* **WHAT TO PRODUCE**:
A verbatim repeat of the lines below is required, with the pictures removed.

* **EXERCISE MATERIAL**:
* * * * *

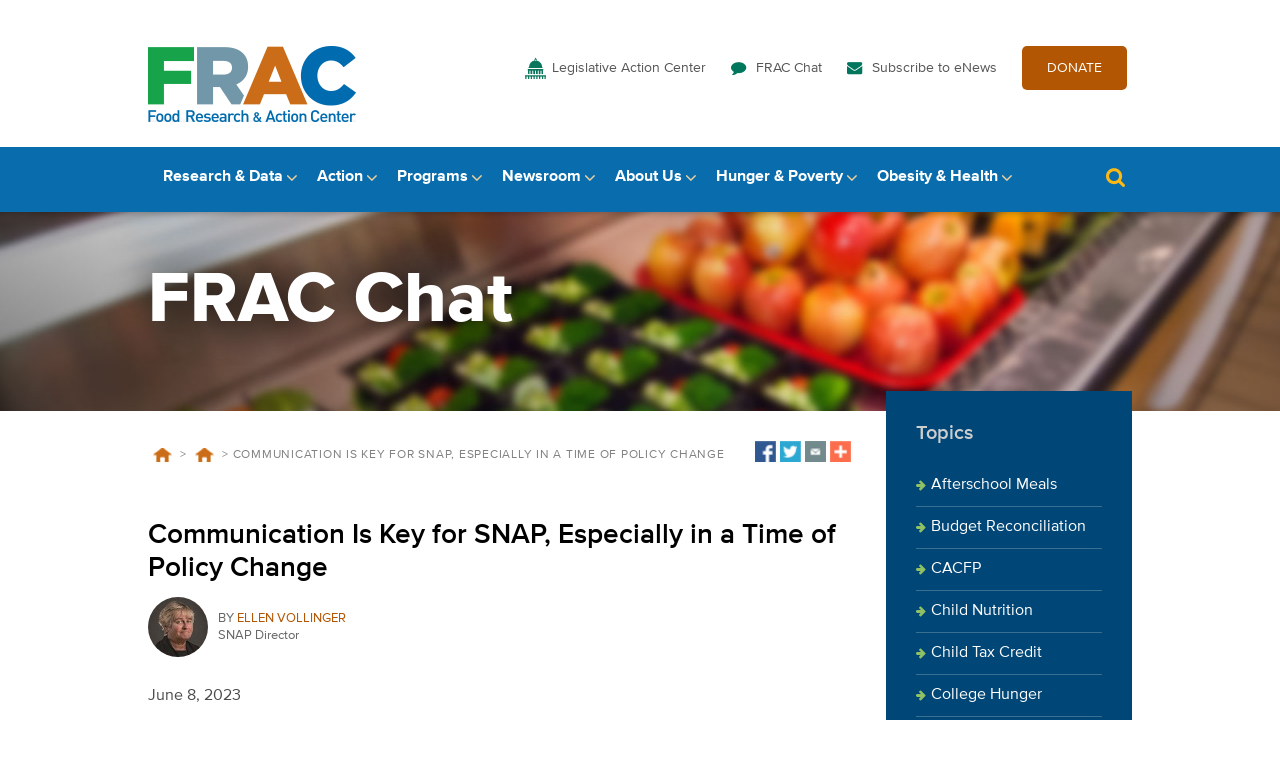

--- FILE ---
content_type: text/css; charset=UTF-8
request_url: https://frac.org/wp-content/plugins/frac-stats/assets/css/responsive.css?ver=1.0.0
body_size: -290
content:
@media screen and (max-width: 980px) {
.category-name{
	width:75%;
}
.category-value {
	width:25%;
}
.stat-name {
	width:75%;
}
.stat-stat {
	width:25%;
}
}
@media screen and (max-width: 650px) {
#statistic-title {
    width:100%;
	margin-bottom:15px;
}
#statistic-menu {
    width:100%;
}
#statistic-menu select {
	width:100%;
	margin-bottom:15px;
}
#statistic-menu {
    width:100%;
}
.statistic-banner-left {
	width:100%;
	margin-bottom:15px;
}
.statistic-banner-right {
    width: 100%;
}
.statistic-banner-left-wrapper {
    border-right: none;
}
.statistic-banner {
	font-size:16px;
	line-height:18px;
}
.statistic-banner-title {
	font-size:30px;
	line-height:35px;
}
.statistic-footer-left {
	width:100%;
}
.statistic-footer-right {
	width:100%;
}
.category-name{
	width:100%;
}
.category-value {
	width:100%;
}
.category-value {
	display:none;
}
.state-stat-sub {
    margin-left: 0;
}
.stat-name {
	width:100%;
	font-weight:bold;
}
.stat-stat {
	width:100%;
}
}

* * * * *

* **COMPLETED EXERCISE**:
--- FILE ---
content_type: text/css; charset=UTF-8
request_url: https://frac.org/wp-content/plugins/frac-stats/assets/css/responsive.css?ver=1.0.0
body_size: -290
content:
@media screen and (max-width: 980px) {
.category-name{
	width:75%;
}
.category-value {
	width:25%;
}
.stat-name {
	width:75%;
}
.stat-stat {
	width:25%;
}
}
@media screen and (max-width: 650px) {
#statistic-title {
    width:100%;
	margin-bottom:15px;
}
#statistic-menu {
    width:100%;
}
#statistic-menu select {
	width:100%;
	margin-bottom:15px;
}
#statistic-menu {
    width:100%;
}
.statistic-banner-left {
	width:100%;
	margin-bottom:15px;
}
.statistic-banner-right {
    width: 100%;
}
.statistic-banner-left-wrapper {
    border-right: none;
}
.statistic-banner {
	font-size:16px;
	line-height:18px;
}
.statistic-banner-title {
	font-size:30px;
	line-height:35px;
}
.statistic-footer-left {
	width:100%;
}
.statistic-footer-right {
	width:100%;
}
.category-name{
	width:100%;
}
.category-value {
	width:100%;
}
.category-value {
	display:none;
}
.state-stat-sub {
    margin-left: 0;
}
.stat-name {
	width:100%;
	font-weight:bold;
}
.stat-stat {
	width:100%;
}
}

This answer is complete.